I poured the bag of popcorn in, and turned to chopping carrots for the soup.  And then the grinding stopped, with a disconcerting thump and grinding of a frustrated motor.  I cut the power, waited for a second, and tried the first move of optimists.  It still grrrred in frustration, so I shut it off again.
My second move was the internet, which offered no hope in the first three pages.  I tried different search terms and still came up with nothing.  Quotes weren't any more helpful.  According to everything and everyone, NutriMills don't jam.  Until, of course, they do.
I sat and reviewed my options.  No NutriMill service centers on the continent.  Maybe I could take it to a local repairman.  That would require knowing one.  Order a new one, and borrow my friend's for the next month.  I looked for screws, found some, and went searching for my screwdriver.
By the time Brandon was home for dinner, the machine had been broken down to its motor and grinding plate.  I couldn't find any more screws to address and the twelve or so I had already removed lay scattered in mounds of popcorn and cornmeal.  I showed my problem to Brandon and he took over while I finished dinner half an hour late.

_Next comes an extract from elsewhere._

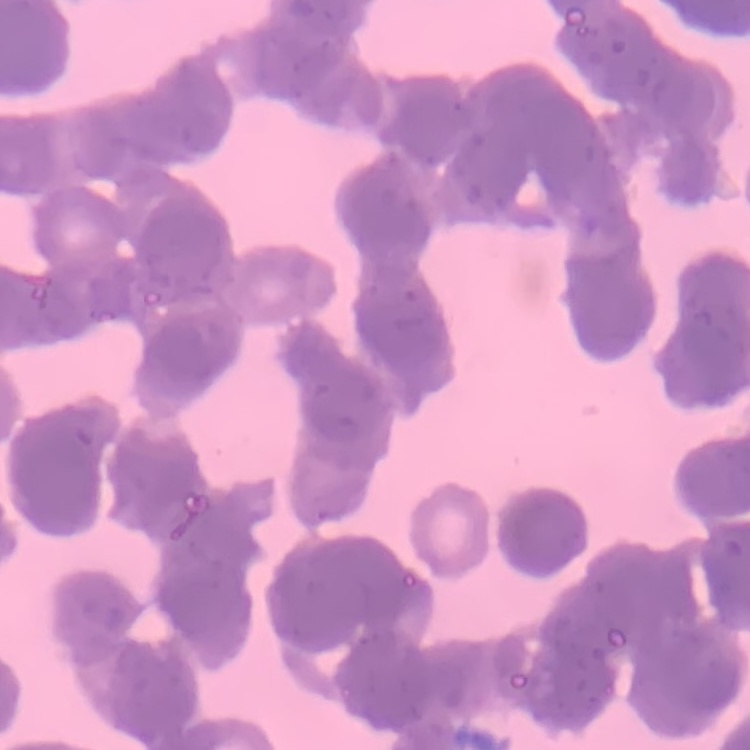
Rouleaux formation.

Stained with either Field's or Giemsa. Square crop of a larger photomicrograph. Thin blood film.Give the position of every malaria parasite, noting whether each is a trophozoite, schizont, or gametocyte.
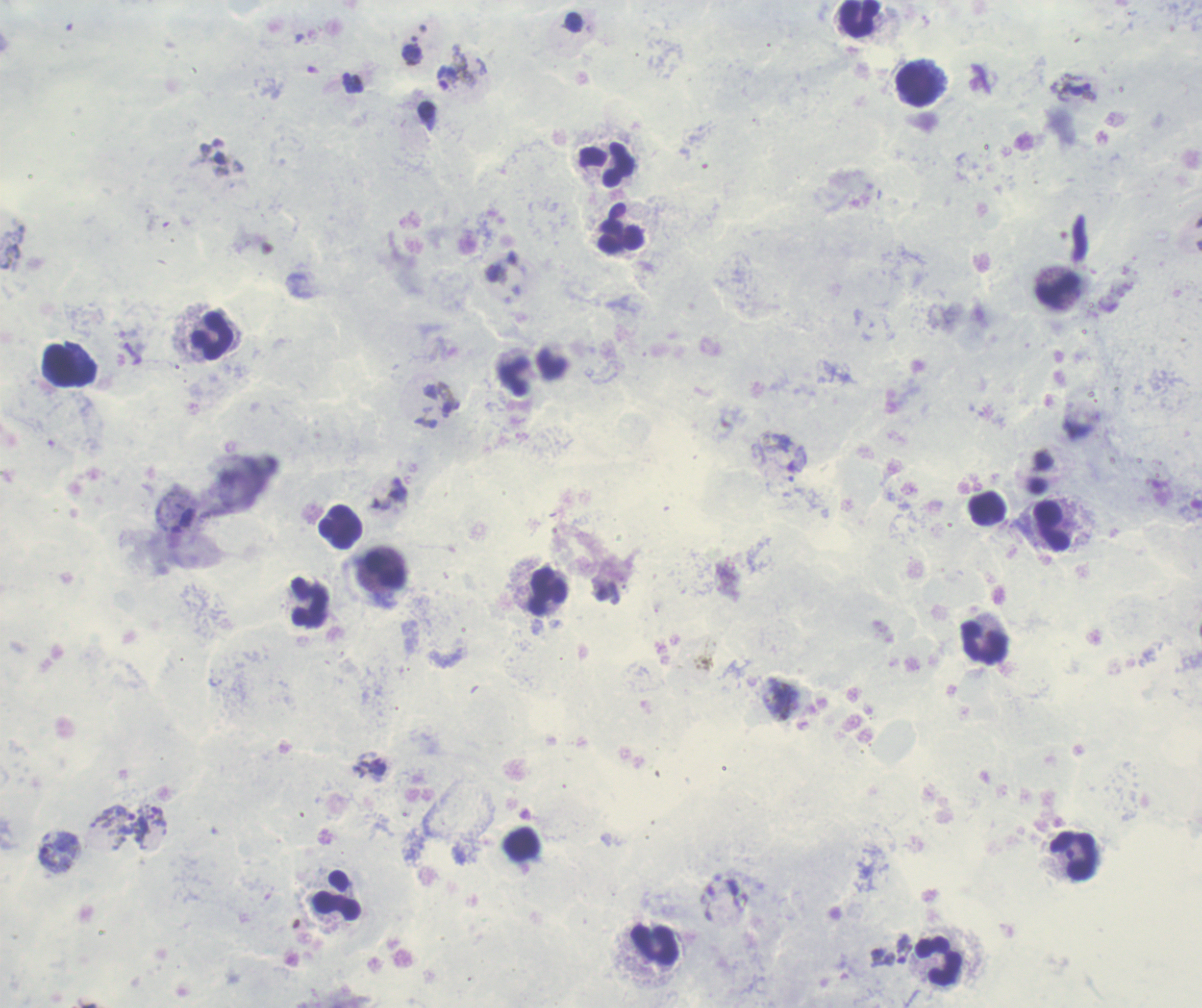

He succeeded where I had failed, and found the problem - a tooth in the grinding plate had sheared off and jammed the two plates.  We put the whole thing back together - I had had enough common sense to remember where the grounding wires hooked up - after finding all of the screws, and plugged it in.  Even with a missing tooth, it still made popcorn into cornmeal.  Three hundred dollars saved for another day.
Then we turned to our last task of the day, and started the children up to bed.  Joseph had been complaining of an upset stomach for the last few hours so he got put down first, with a bowl for good measure.  I've learned the hard way the fine line between imagined and real nausea.  Always err on the side of caution.  A three year-old has to have pretty strong imagination to turn down a fresh cornbread muffin.
A few minutes later and deep into the dinner dishes, Joseph showed up at the kitchen door.  "Mom!  I threw up!  But I got it in your toilet.  I got it in your toilet!"  I sighed and stripped his vomit-spattered shirt and pants.  "Let's get you a drink of water.  Then get some new pajamas."  Then I went upstairs to see where hope and reality met.
The smell spoke of hope and my feet confirmed that Joseph had only gotten some of the vomit in my toilet.  The rest was on my carpet.  I sighed again and went for paper towels.  Only recently have I learned that paper towels don't have to be washed out in a bucket.  They can be thrown away and the wet rags can be saved for the part that doesn't involve chunks.  Brandon sighed, louder than me, and went for the carpet cleaner.
Five passes later the smell still overpowered anyone standing five feet from the door.  We considered sleeping in the guest bedroom, but that would mean making another bed when ours was already made, and put a fan on the carpet instead and left the bedroom door open.  It still reeked by morning.
I went to bed that night, happy that Monday comes only once a week.  It hadn't been a bad Monday - nobody got hurt, nothing too expensive got ruined, and we were still in Dushanbe and together.  It was just an intensely irritating Monday.  And I was happy to be done with it.  And happy to have another seven days before Monday came round again.